Moreover, the Classic Direct has a high-mass platter weighing 18 pounds, comprising a ½"-thick machined-aluminum plate bonded to 2" of MDF to create a massive plinth that is so well damped it sharply reduces resonance. It also uses an external universal power supply that meets international standards and removes line-noise-generating components within the turntable.
The years of effort in putting this design together—and creating a custom motor, electronics, and platter—help explain the cost of the VPI Classic Direct. What really counts, however, is sound, and the end result is truly outstanding. The resulting “system” of the new tonearm and turntable does far less to color the sound than any unit I’ve heard to date.
I have to rely on my friends and dealer and manufacturer demonstrations for comparative listening. For reasons I can’t explain, Robert Harley didn’t send me a dozen of the world’s most costly rival turntables to use as standards of comparison. I do, however, pay close attention to the sound of other turntables and tonearms, and it has been a long, long time since I heard any turntable make this large a difference in my system, and do so in ways that make me seriously question just how much coloration there really is in competing products.
If you get the chance to audition it in a truly revealing system, I also think that you will find the improvement in sound quality does not require a long period of comparative listening to detect. Put a great cartridge in the tonearm; put on any record of acoustic music with low-level passages mixed with truly loud, demanding dynamics and deep bass; and you will begin to hear the difference immediately.

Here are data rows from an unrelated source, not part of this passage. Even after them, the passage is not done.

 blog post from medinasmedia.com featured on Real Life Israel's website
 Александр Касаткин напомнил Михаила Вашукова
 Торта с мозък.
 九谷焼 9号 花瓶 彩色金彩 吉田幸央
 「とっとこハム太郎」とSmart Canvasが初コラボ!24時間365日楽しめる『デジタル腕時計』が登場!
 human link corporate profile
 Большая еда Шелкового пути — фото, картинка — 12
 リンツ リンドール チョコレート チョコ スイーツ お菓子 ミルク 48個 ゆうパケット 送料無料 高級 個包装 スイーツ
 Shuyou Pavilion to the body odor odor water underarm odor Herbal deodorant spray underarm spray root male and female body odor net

I found this out almost by accident. I began my reviewing process by setting up the unit and by assuming the VPI Classic Direct would take time to settle down and break in. (It does take time to perform at its best. Give it a couple of days of use to hear it at its best.) Accordingly, I casually put a recording of Haydn string quartets on the VPI, and began to read without paying much attention to the music.

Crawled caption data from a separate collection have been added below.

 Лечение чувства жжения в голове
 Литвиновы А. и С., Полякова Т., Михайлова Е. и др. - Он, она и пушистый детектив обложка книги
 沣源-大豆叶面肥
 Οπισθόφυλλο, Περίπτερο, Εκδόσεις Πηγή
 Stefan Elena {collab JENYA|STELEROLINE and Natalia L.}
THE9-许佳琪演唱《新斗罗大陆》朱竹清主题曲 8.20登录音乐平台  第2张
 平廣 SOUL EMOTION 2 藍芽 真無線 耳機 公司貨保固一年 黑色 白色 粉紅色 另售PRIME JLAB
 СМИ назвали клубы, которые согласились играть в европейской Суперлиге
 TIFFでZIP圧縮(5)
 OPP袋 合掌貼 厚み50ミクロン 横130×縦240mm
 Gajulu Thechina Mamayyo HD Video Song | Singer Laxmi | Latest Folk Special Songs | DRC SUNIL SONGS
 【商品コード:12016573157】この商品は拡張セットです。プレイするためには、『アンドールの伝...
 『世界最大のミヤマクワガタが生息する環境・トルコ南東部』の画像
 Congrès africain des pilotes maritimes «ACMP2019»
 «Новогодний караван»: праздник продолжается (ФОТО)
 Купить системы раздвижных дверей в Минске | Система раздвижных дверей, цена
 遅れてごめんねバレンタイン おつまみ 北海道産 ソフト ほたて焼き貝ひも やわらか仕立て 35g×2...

When I did begin to listen, it was because my first reaction was that the Classic Direct was revealing exceptional soundstage detail and information about the individual string instruments, but that something was subtly wrong. The Classic Direct seemed to have a very-low-level mechanical problem that I have never head on that record that was just barely audible. It was hard to characterize: Not quite like rumble, but close.

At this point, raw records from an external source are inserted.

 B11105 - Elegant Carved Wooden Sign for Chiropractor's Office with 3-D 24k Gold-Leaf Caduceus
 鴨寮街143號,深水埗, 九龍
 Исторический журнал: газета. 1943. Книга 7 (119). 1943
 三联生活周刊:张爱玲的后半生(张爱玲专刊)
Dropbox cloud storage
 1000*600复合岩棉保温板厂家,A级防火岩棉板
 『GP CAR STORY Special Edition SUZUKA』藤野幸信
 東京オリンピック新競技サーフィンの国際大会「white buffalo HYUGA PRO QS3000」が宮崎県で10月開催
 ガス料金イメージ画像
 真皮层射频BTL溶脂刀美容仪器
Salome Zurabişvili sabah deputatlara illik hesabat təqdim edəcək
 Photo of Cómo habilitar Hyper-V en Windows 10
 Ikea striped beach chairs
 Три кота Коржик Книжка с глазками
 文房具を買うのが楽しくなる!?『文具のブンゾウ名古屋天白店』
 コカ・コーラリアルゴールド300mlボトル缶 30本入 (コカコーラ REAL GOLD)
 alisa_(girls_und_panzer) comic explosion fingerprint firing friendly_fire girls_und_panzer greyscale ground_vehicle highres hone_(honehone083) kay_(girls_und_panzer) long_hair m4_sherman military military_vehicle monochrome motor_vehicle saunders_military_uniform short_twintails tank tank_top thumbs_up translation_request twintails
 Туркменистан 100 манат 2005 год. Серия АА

The moment I switched to another LP, however, I realized that the VPI Classic Direct had actually revealed a sonic problem in the pressing of the record that was so low in level that it had been masked by previous turntables. A different and clean LP did not have a trace of any such problem.
I’m not going to bore you with a list of the discoveries that followed as I began to seriously listen to my collection of LPs, or what the Classic Direct revealed about the problems in some of my older discount-bin and other not quite perfect records. Older audiophiles already know all too well how many bad pressings came out at analog’s peak. Younger audiophiles are fortunate in that today’s vinyl is usually far better in quality control, noise levels, and distortion—and equally fortunate that no record shops now exist that allow the buyer to preview and damage records on lousy demonstration turntables before they are sold.
What came through again and again, however, was that the Classic Direct had a lower noise floor and that its speed stability did reveal a new level of detail. Moreover, the drop in low-level noise and improvement in detail was not frequency specific, and the soundstage and ambience became more realistic. Really minute details—like a musician making slight movements in a chair or rustling a score, off-stage noise, a bowing error or tap—came through more clearly.